You are viewing a plain text version of this content. The canonical link for it is here.

Posted to dev@spark.apache.org by Sourabh Badhya <sb...@cloudera.com.INVALID> on 2022/05/09 11:46:19 UTC

Behaviour of Append & Overwrite modes when table is not present when using df.write in Spark 3

Hi team,

I would like to know the behaviour of Append & Overwrite modes when table
is not present and whether automatic table creation is
supported/unsupported when df.write is used in Spark 3 when the underlying
custom datasource is using SupportCatalogOptions.
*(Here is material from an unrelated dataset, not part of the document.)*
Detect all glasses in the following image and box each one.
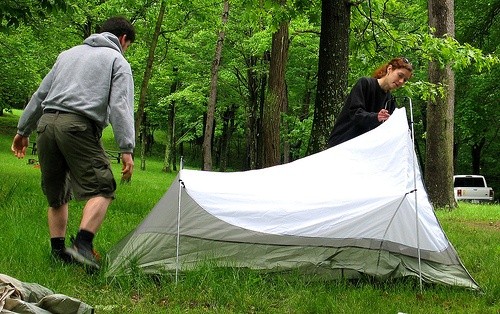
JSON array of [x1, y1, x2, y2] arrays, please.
[[396, 57, 413, 67]]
As per my knowledge, in the current implementation in master,  df.write in
Append and Overwrite mode tries to load the table and look for the schema
of the table. Hence the table is expected to be created beforehand and
hence the table will not automatically be created. Attaching the below code
link for reference.

Code link -
https://github.com/apache/spark/blob/b065c945fe27dd5869b39bfeaad8e2b23a8835b5/sql/core/src/main/scala/org/apache/spark/sql/DataFrameWriter.scala#L287

This is slightly different from the behaviour we observed in Spark 2 -
https://lists.apache.org/thread/y468ngqhfhxhv0fygvwvy8r3g4sw9v7n

Please confirm if I am correct and if this is the intended behaviour in
Spark 3.

Thanks and regards,
Sourabh Badhya

Re: Behaviour of Append & Overwrite modes when table is not present when using df.write in Spark 3

Posted by Sourabh Badhya <sb...@cloudera.com.INVALID>.

Requesting some suggestions on this.

Thanks in advance,
Sourabh Badhya

On Mon, May 9, 2022 at 5:16 PM Sourabh Badhya <sb...@cloudera.com> wrote:

> Hi team,
>
> I would like to know the behaviour of Append & Overwrite modes when table
> is not present and whether automatic table creation is
> supported/unsupported when df.write is used in Spark 3 when the underlying
> custom datasource is using SupportCatalogOptions.
>
> As per my knowledge, in the current implementation in master,  df.write in
> Append and Overwrite mode tries to load the table and look for the schema
> of the table. Hence the table is expected to be created beforehand and
> hence the table will not automatically be created. Attaching the below code
> link for reference.
>
> Code link -
> https://github.com/apache/spark/blob/b065c945fe27dd5869b39bfeaad8e2b23a8835b5/sql/core/src/main/scala/org/apache/spark/sql/DataFrameWriter.scala#L287
>
> This is slightly different from the behaviour we observed in Spark 2 -
> https://lists.apache.org/thread/y468ngqhfhxhv0fygvwvy8r3g4sw9v7n
>
> Please confirm if I am correct and if this is the intended behaviour in
> Spark 3.
>
> Thanks and regards,
> Sourabh Badhya
>